* [Instructions for the task]: Would you please repeat, word for word, only the lines from the one holding "le lit en fer forgé 160" through the one holding "Man in the upstairs" in the material below, without the pictures?

(Provided information)

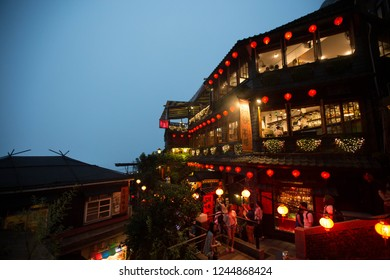 TAIWAN, TAIPEI, JIUFEN - MAY 2013: Tourists visit the famous Jiufen Old Street in Taipei, Taiwan. Jiufen is a popular tourist spot. It was built by japanese and now a maze of lanes and alleyways.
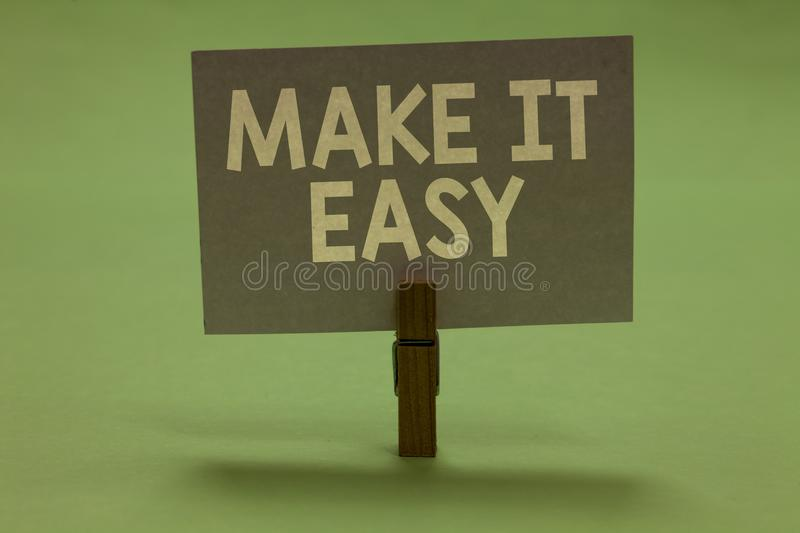Word writing text Make It Easy. Business concept for Smart approach Effortless Free from worries or difficulties Clothespin holdin. G gray paper important stock photo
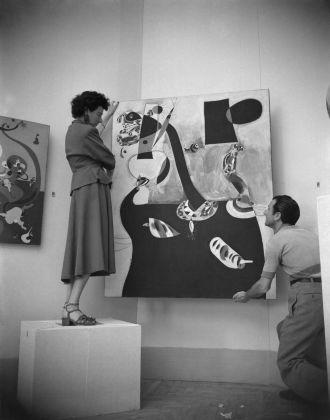 Peggy Guggenheim durante l'allestimento del padiglione greco con Interno olandese II (1928) e Donna seduta II (1939) di Joan Miró, XXIV Biennale di Venezia, 1948. Solomon R. Guggenheim Foundation, Venice, photo Archivio Cameraphoto Epoche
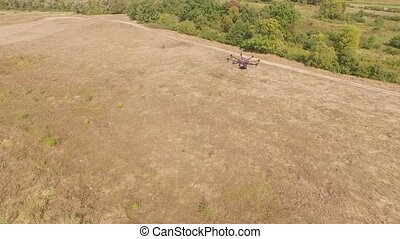 Drone copter UAV - aerial video shooting flying on eight...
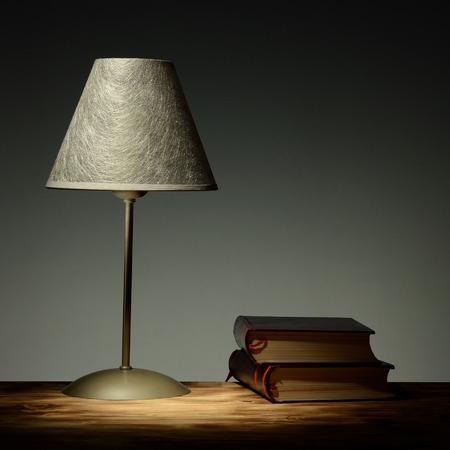 Minimalist lamp on retro background with books education concept photo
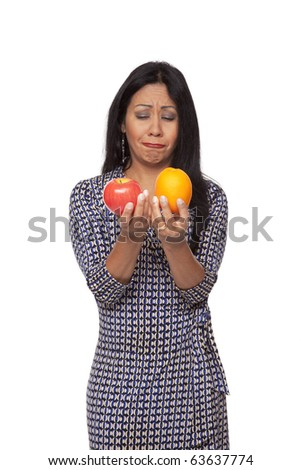 Isolated studio shot of an unhappy Latina woman examining an apple and orange, deciding what to eat for her healthy diet. - stock photo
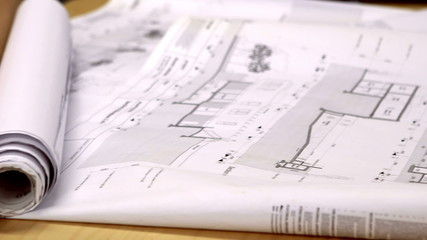 Blueprints on architects desk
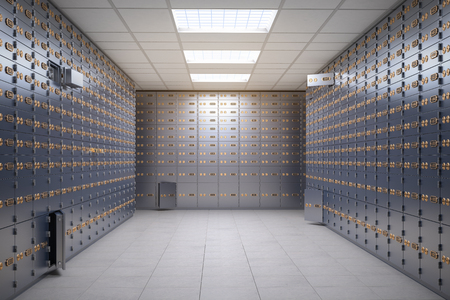 Safe deposit boxes room inside of a bank vault.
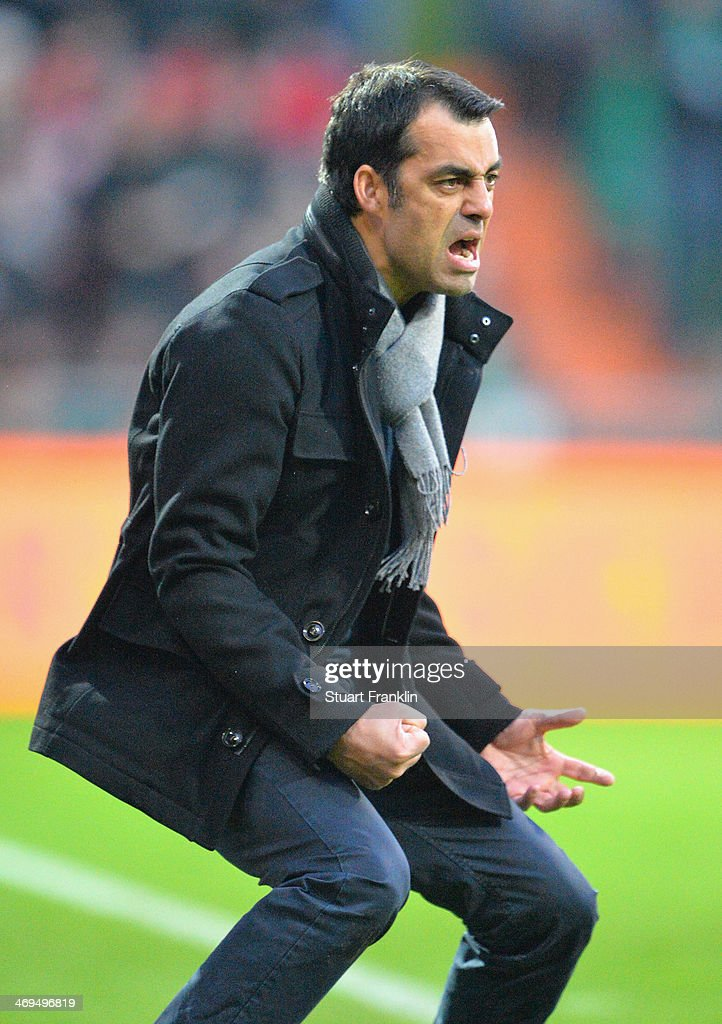 Robin Dutt, head coach of Bremen reacts to his teams goal during the Bundesliga match between Werder Bremen and Borussia Moenchengladbach at Weserstadion on February 15, 2014 in Bremen, Germany.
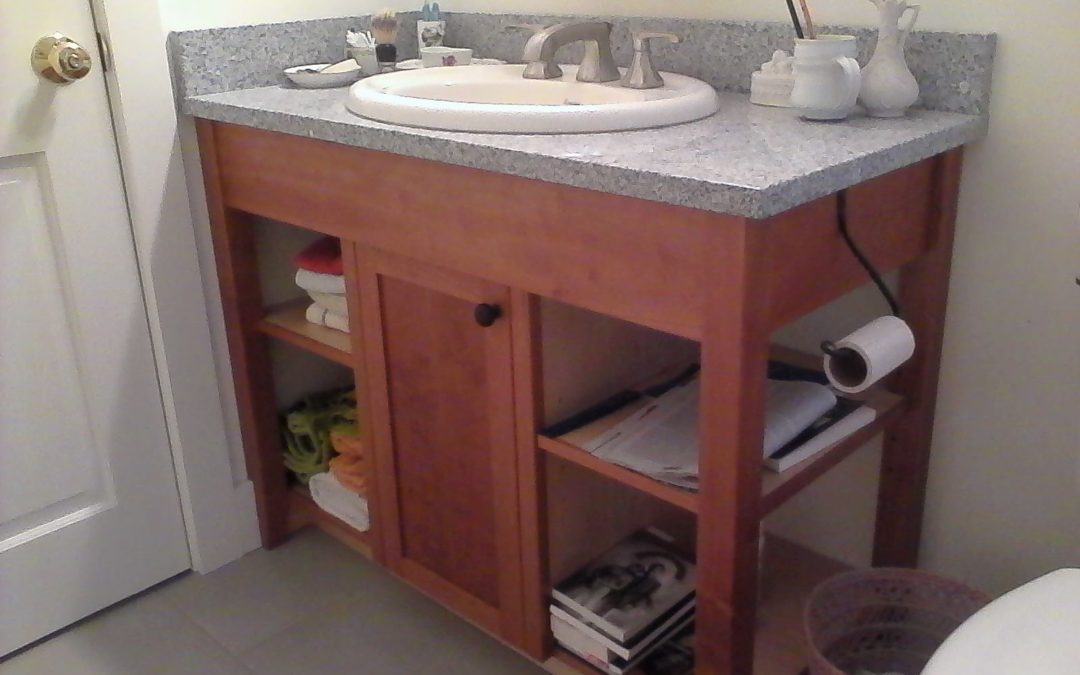 A modified open stand cherry vanity.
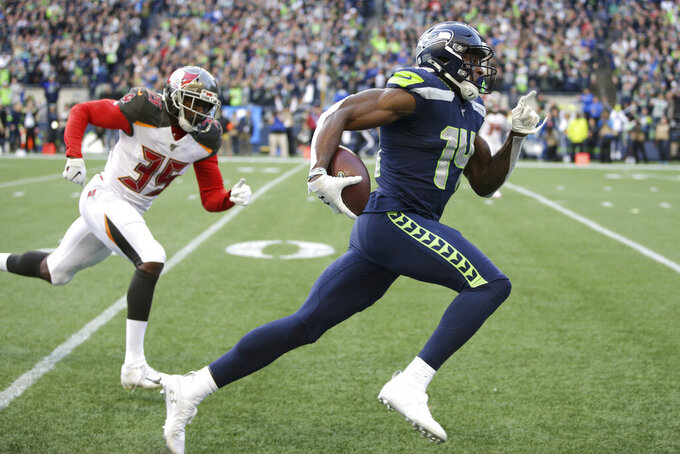 FILE - Seattle Seahawks wide receiver DK Metcalf, right, runs to score a touchdown ahead of Tampa Bay Buccaneers defensive back Jamel Dean during the second half of an NFL football game in Seattle, in this Sunday, Nov. 3, 2019, file photo.  Seahawks wide receiver DK Metcalf is explosive off the line of scrimmage. But Sunday, May 9, 2021, he will venture into a new sort of lane to test his speed on a different sort of line, one that's filled with Olympic-caliber sprinters. (AP Photo/Scott Eklund, File)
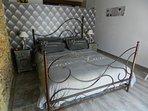 le lit en fer forgé 160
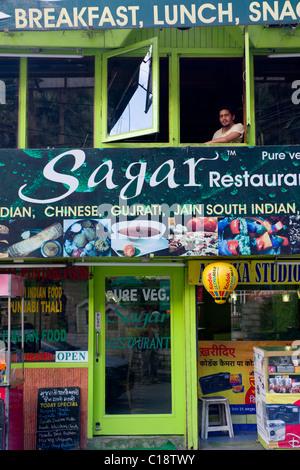 Man in the upstairs window of the Sagar Restaurant, Manali, Himachal Pradesh, India
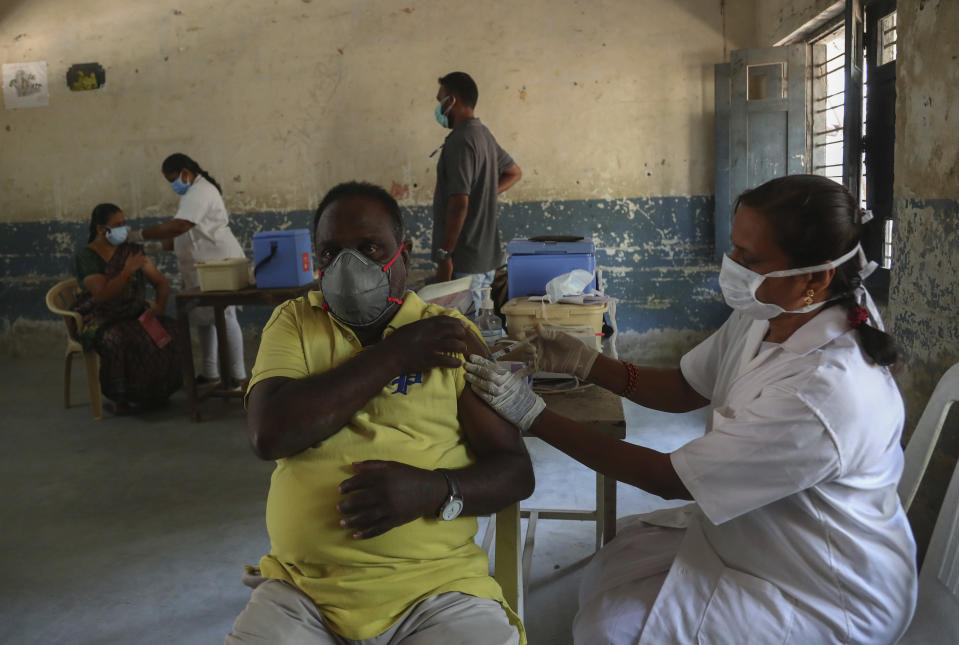 A health worker administers Covishield, Serum Institute of India's version of the AstraZeneca vaccine to a man during a special vaccination drive held in the premises of a government school in Hyderabad, India, Sunday, May 30, 2021. (AP Photo/Mahesh Kumar A.)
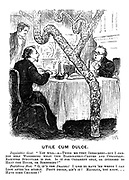 """Utile Cum Dulce. Inquisitive gent. """"You will - a - think me very indiscreet - but I cannot help wondering what this elaborately-carved and curiously ramified structure is for. Is it for ornament only, or intended to heat the house, or something?"""" Fastidious host. """"O, it's the drains! I like to have 'em where I can look after 'em myself. Pooty design, ain' it? Majolic, you know... Have some chicken?"""""""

(End Provided information)

* [Response to this exercise]:
 le lit en fer forgé 160
 Man in the upstairs window of the Sagar Restaurant, Manali, Himachal Pradesh, India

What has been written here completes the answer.